Finding the Relevance Cutoff: When to Stop Showing Search Results

Doug Turnbull (at Shopify) explores metrics for the progressive-scroll UX — when users review all returned results and you need to know where to cut off the result set.

Classic metrics (NDCG) assume users ignore results past top-N. Progressive scroll is different — every returned result is potentially seen.

Three Candidate Metrics

1. Variable Precision

Proportion of relevant results in the full result set: sum(grades) / n

Fatal flaw: Returns 1.0 if you show only 1 result (if it’s relevant), even when many relevant results exist.

2. F1 Score

Harmonic mean of precision and recall over the full result set. Requires knowing total_positives (total relevant results in the corpus).
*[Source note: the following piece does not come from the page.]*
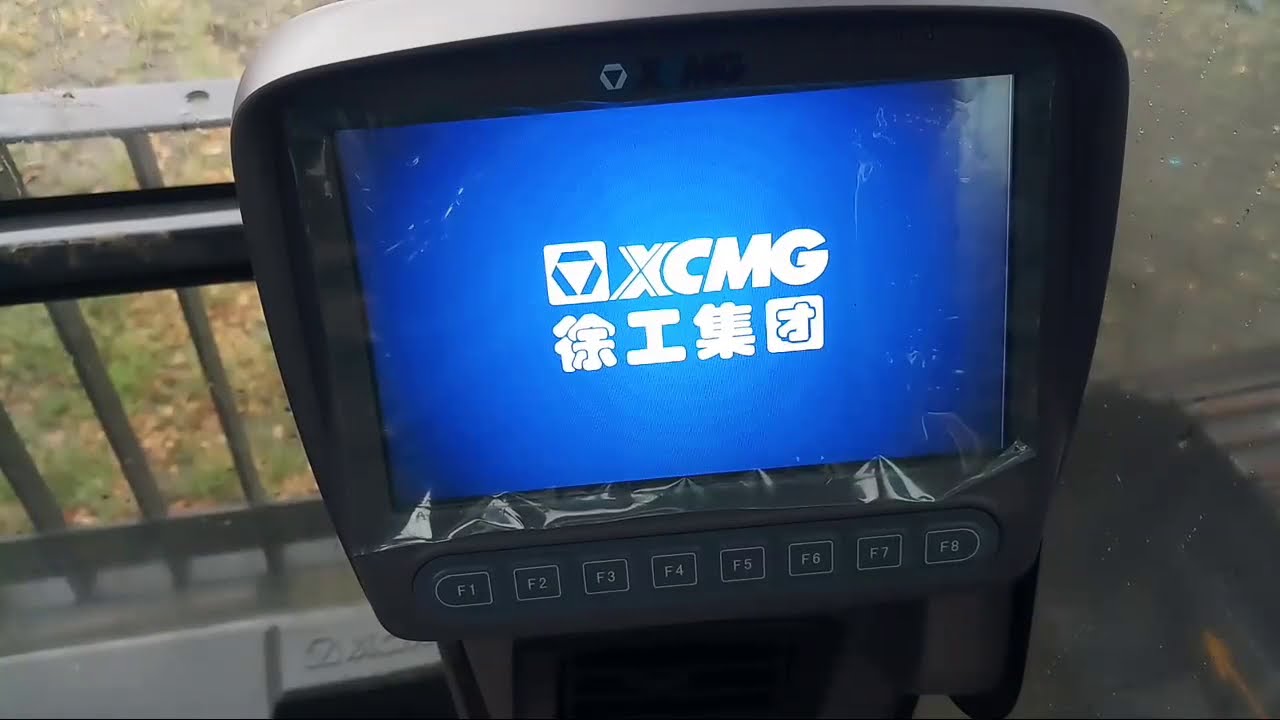 Monitor panel Excavator XCMG XE215C#alat berat#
Advantages over variable precision: penalizes cutting out relevant results AND diluting with irrelevant ones.

3. Time Well Spent (compounding)

Accumulates reward/frustration as a user scrolls. Relevant results = +0.5 reward; irrelevant = -0.5 frustration. Compounding variant amplifies consecutive same-quality runs.

Better at capturing the tail: a long string of irrelevant results is harder to “recover” from.

Key Insight

“There is no replacement for combining qualitative + quantitative understanding of search quality. Targeted, simple metrics with well-known flaws beat complex metrics that try to ‘capture everything’.”

The right metric for progressive scroll is not NDCG — it’s F1 or a time-based model that treats the entire returned set holistically.